Anyway, verbal and body language are supposed to work together in specific circumstances. The first requirement is to talk face to face with somebody: your interlocutor will be able to perceive both your verbal and body language only if you are in front of him, so that his ears and eyes will catch the double messages simultaneously. In the case you are talking on the phone, the situation would be different. Your verbal message will be the most effective, but not the only one. In fact, even if the other person is not looking at you –and cannot see your gestures of facial expressions – your tone of voice could betray you if you are lying. The intonation is a decisive factor to confirm or contradict what you are saying.
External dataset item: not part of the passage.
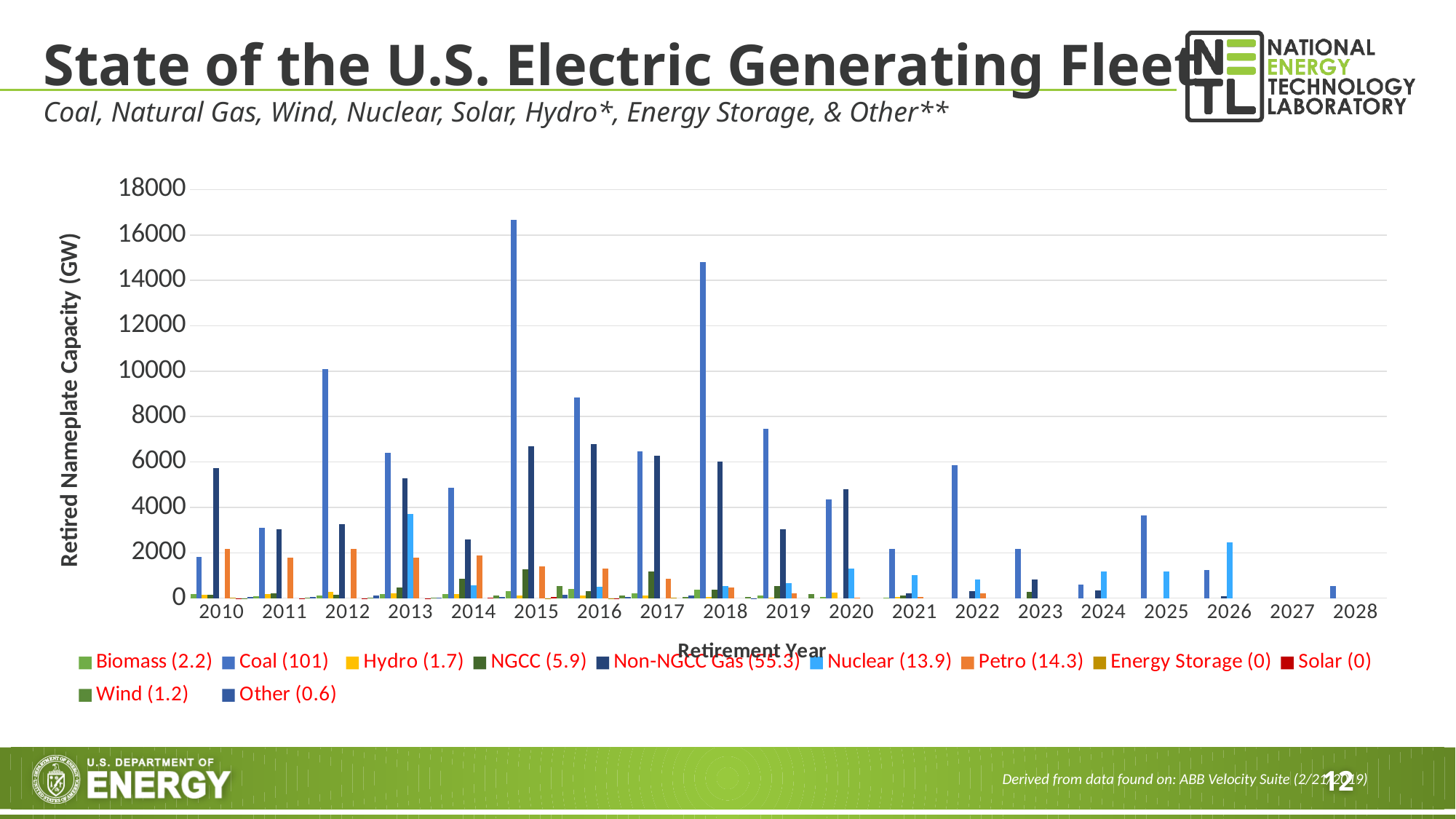
How many retirement years are shown along the x axis? 19 How many series does the legend list? 11 Is the Non-NGCC Gas value for 2010 greater or less than 6000? less Which series has the tallest bar in 2010? Non-NGCC Gas In which retirement year does the tallest bar on the chart appear? 2015 Is the Coal value for 2018 greater or less than 14000? greater What kind of chart is shown on the slide? bar chart Is the Nuclear value for 2013 greater or less than 2000? greater Which is larger, the Nuclear value for 2025 or the Nuclear value for 2026? 2026 Which is larger, the Coal value for 2012 or the Coal value for 2013? 2012 What is the title of the y axis? Retired Nameplate Capacity (GW)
On the other hand, also body language could play the main role in such circumstances. For example, we have just considered what our interlocutor would perceive when we are talking on the phone. But what about people around us? What would they understand about our conversation just by looking at us? Maybe they are too far to hear what we are saying, or because of the noise in the street are not able to hear our words clearly. In this case, the only way for them to understand our message is to interpret our body language, by looking at the way we are moving around or the facial expressions we are making. They probably won’t be able to catch the object of our conversation, but will understand – in most of the cases – our state of mind or mood.
It is clear that everyone runs several risks when involved in the communication process, that is why misunderstandings often occurs and we are not able to avoid them.
To sum up, if you really want to avoid arguments or embarrassing situations, a good exercise could be to imagine being your own mirror during conversations: being aware of what you do together with what you say will help you to succeed in your aim and to be a nice interlocutor.